▸ **Stated goal A**: In the disclosure, on what date was UK Sun acquired?
▸ **Stated goal B**: Copy the disclosure word for word, starting at "Additional information in" and ending at "Skillwise Consulting Limited').".

▸ **Quoted text**:

Additional information in relation to the consideration paid for QPS is set out in section 4 above (entitled 'QPS and Skillwise Consulting Limited'). 

The Company has also set out additional information about the acquisition of UK Sun in section 3 above (entitled 'Relationship with TMC'). The consideration for the acquisition of UK Sun on 2 December 2011 was the early settlement of certain earn-out consideration arising from an earlier contract (the Earnout Target, described above). The current Board believes that it is possible that the Company's shareholders may have assumed that the achievement of the Earnout Target was assessed by taking account only of trading revenues. The Company clarifies that, as described above, pursuant to the contractual arrangements between the parties, certain non-trading revenues of TMC contributed to the achievement of the Earnout Target, including revenues earned by TMC from the sale of Utility Switch Limited ("USL") and Utility Supplier Services Limited ("USSL") to the Group in 2011 for £600,000 and £150,000 respectively. USSL was a non-trading company that had recently been incorporated.

▸ **Collected material**:
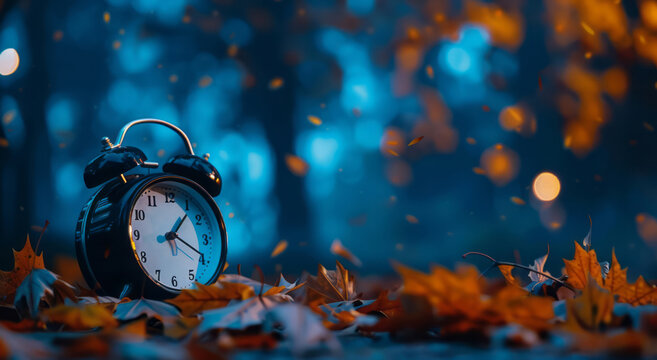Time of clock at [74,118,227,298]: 1:19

▸ **Written reply A**: 2 December 2011

▸ **Written reply B**:
Additional information in relation to the consideration paid for QPS is set out in section 4 above (entitled 'QPS and Skillwise Consulting Limited').